Ce qui est important, c'est dire qu'il y a un intérêt général, saisissons-nous de cette question et arrêtons de faire l'autruche. Mon rapport a déjà vocation à faire cela: mettons-nous autour de la table et faisons-le de manière intelligente. Essayons de regarder si on ne peut pas mettre en place des durées d'usage pour certains produits. Par exemple, si on achète un réfrigérateur ou une automobile, ce n'est pas la même chose que si on achète un grille-pain.
Et pour le moment cette question n'est pas traitée. On est uniquement sur la garantie légale qui est la même pour tous les produits. Et ça peut marcher. Par exemple, l'iPhone, pendant des années, jusqu'à l'iPhone 5, avait des batteries collées. Donc impossible à remplacer, il fallait tout simplement changer de téléphone. Les associations de consommateurs américaines ont expliqué qu'elles allaient recommander à leurs adhérents d'acheter du Samsung et comme par hasard, Apple s'est mis à mettre des vis. Certes, ça coûte encore 150 euros de changer la batterie mais c'est toujours mieux que de changer d'iPhone.

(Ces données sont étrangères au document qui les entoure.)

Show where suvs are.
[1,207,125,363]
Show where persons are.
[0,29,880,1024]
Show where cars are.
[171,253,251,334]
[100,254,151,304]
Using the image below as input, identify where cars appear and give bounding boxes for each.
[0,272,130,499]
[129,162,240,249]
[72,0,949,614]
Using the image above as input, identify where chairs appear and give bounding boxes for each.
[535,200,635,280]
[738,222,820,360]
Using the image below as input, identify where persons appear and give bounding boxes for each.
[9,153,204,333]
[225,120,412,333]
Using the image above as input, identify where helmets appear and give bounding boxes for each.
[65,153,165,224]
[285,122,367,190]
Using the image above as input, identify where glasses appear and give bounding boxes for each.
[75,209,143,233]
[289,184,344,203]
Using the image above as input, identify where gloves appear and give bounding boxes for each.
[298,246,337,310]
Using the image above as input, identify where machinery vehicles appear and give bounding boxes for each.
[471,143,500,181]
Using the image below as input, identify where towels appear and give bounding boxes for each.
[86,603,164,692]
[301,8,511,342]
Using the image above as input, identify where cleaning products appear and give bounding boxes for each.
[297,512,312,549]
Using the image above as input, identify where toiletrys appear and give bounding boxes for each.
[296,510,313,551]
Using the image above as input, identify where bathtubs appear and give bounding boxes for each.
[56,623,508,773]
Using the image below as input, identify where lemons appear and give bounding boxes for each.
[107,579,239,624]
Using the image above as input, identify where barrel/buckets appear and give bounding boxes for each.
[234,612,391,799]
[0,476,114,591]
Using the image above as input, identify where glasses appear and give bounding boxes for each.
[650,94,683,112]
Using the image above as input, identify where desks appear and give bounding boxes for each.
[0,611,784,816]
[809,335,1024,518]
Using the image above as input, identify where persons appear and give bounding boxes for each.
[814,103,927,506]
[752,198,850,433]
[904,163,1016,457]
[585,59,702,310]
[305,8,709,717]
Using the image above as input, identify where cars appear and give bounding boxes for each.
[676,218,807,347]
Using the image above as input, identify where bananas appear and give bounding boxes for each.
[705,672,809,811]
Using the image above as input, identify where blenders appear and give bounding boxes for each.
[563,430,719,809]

Et ça on peut le décliner sur quasiment tous les objets, tous les modèles. Les consommateurs aussi en ont marre d'acheter des produits qui tombent en panne ou dont les pièces détachées ne sont pas disponibles. On peut contraindre les entreprises. Mais l'idéal serait de ne pas les contraindre et d'arriver à leur faire comprendre qu'à force de fabriquer les produits en Chine ou ailleurs, les gens vont acheter directement les marques chinoises. Les consommateurs ne sont pas bêtes: quitte à acheter des produits qui viennent de Chine, ils vont les payer moins cher.
"Les distributeurs aussi sont demandeurs de solutions"
Ce qui faisait la valeur ajoutée de l'Europe va crever. On a déjà la perte d'emplois, mais demain on aura aussi la perte des marques. Donc l'industrie européenne a intérêt à un moment à se remettre en cause.
Les distributeurs aussi sont demandeurs de solutions. Parce que soit ils sont obligés de vendre des garanties plus chères aux consommateurs, soit ils sont obligés de la prendre sur eux.
Il faut arriver à un mouvement global. Les choses avancent à partir du moment où vous mettez des gens autour d'une table et vous essayez de trouver les points d'accord qui peuvent les rassembler. J'espère que cette recommandation sera le point de départ de ce mouvement, car l'Europe a cette capacité que n'a pas nécessairement un pays qui est dans une logique politique. Là, ce sont des majorités d'idée et c'est comme ça qu'on arrive à avancer plus concrètement".